= CEL ĆWICZENIA =
Wypisz wiernie wiersze wpisów od tego, który zawiera „Relatively speaking, is”, do tego, który zawiera „vest pocket (box=[321, 644, 423, 735]) →”, łącznie z oboma.

Zapisane wpisy:
::::::

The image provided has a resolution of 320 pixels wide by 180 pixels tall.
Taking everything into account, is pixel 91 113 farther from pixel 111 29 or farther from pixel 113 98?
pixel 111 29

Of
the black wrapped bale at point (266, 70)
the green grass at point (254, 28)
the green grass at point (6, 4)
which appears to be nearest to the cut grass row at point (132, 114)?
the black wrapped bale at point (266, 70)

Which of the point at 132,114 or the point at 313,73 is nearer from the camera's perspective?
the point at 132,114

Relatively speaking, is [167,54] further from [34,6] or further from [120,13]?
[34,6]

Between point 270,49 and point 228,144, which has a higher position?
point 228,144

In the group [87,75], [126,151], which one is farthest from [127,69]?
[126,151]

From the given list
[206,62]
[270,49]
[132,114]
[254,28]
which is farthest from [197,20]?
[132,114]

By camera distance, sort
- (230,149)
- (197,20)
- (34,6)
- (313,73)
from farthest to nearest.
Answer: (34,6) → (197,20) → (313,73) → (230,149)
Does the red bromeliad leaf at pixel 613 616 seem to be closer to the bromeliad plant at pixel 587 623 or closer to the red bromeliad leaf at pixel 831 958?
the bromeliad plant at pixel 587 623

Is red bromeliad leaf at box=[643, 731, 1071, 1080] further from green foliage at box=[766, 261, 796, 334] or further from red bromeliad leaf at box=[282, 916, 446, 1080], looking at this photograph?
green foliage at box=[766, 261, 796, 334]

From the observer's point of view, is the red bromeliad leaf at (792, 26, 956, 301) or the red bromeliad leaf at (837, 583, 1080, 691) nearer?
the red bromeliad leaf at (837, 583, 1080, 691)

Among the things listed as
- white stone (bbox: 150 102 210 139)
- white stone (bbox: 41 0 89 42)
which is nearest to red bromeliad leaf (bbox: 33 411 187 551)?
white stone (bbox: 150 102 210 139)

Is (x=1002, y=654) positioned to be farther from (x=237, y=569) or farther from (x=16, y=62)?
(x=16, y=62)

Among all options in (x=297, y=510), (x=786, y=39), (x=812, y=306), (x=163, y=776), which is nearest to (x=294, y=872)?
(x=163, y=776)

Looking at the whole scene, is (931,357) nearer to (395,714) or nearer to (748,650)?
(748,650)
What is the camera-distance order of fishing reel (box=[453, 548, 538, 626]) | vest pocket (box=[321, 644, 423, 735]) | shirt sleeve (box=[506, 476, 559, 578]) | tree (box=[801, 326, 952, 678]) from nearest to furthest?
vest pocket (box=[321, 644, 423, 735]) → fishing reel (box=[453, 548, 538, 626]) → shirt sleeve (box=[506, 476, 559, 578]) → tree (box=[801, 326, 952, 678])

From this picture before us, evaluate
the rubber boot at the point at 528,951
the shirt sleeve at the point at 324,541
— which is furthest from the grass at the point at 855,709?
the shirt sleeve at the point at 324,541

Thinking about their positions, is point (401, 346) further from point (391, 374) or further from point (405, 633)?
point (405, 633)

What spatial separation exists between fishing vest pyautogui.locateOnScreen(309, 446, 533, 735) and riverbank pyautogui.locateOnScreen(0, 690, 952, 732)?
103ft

::::::

= PEŁNA ODPOWIEDŹ =
Relatively speaking, is [167,54] further from [34,6] or further from [120,13]?
[34,6]

Between point 270,49 and point 228,144, which has a higher position?
point 228,144

In the group [87,75], [126,151], which one is farthest from [127,69]?
[126,151]

From the given list
[206,62]
[270,49]
[132,114]
[254,28]
which is farthest from [197,20]?
[132,114]

By camera distance, sort
- (230,149)
- (197,20)
- (34,6)
- (313,73)
from farthest to nearest.
Answer: (34,6) → (197,20) → (313,73) → (230,149)
Does the red bromeliad leaf at pixel 613 616 seem to be closer to the bromeliad plant at pixel 587 623 or closer to the red bromeliad leaf at pixel 831 958?
the bromeliad plant at pixel 587 623

Is red bromeliad leaf at box=[643, 731, 1071, 1080] further from green foliage at box=[766, 261, 796, 334] or further from red bromeliad leaf at box=[282, 916, 446, 1080], looking at this photograph?
green foliage at box=[766, 261, 796, 334]

From the observer's point of view, is the red bromeliad leaf at (792, 26, 956, 301) or the red bromeliad leaf at (837, 583, 1080, 691) nearer?
the red bromeliad leaf at (837, 583, 1080, 691)

Among the things listed as
- white stone (bbox: 150 102 210 139)
- white stone (bbox: 41 0 89 42)
which is nearest to red bromeliad leaf (bbox: 33 411 187 551)?
white stone (bbox: 150 102 210 139)

Is (x=1002, y=654) positioned to be farther from (x=237, y=569) or farther from (x=16, y=62)?
(x=16, y=62)

Among all options in (x=297, y=510), (x=786, y=39), (x=812, y=306), (x=163, y=776), which is nearest to (x=294, y=872)?
(x=163, y=776)

Looking at the whole scene, is (931,357) nearer to (395,714) or nearer to (748,650)?
(748,650)
What is the camera-distance order of fishing reel (box=[453, 548, 538, 626]) | vest pocket (box=[321, 644, 423, 735]) | shirt sleeve (box=[506, 476, 559, 578]) | tree (box=[801, 326, 952, 678]) from nearest to furthest?
vest pocket (box=[321, 644, 423, 735]) → fishing reel (box=[453, 548, 538, 626]) → shirt sleeve (box=[506, 476, 559, 578]) → tree (box=[801, 326, 952, 678])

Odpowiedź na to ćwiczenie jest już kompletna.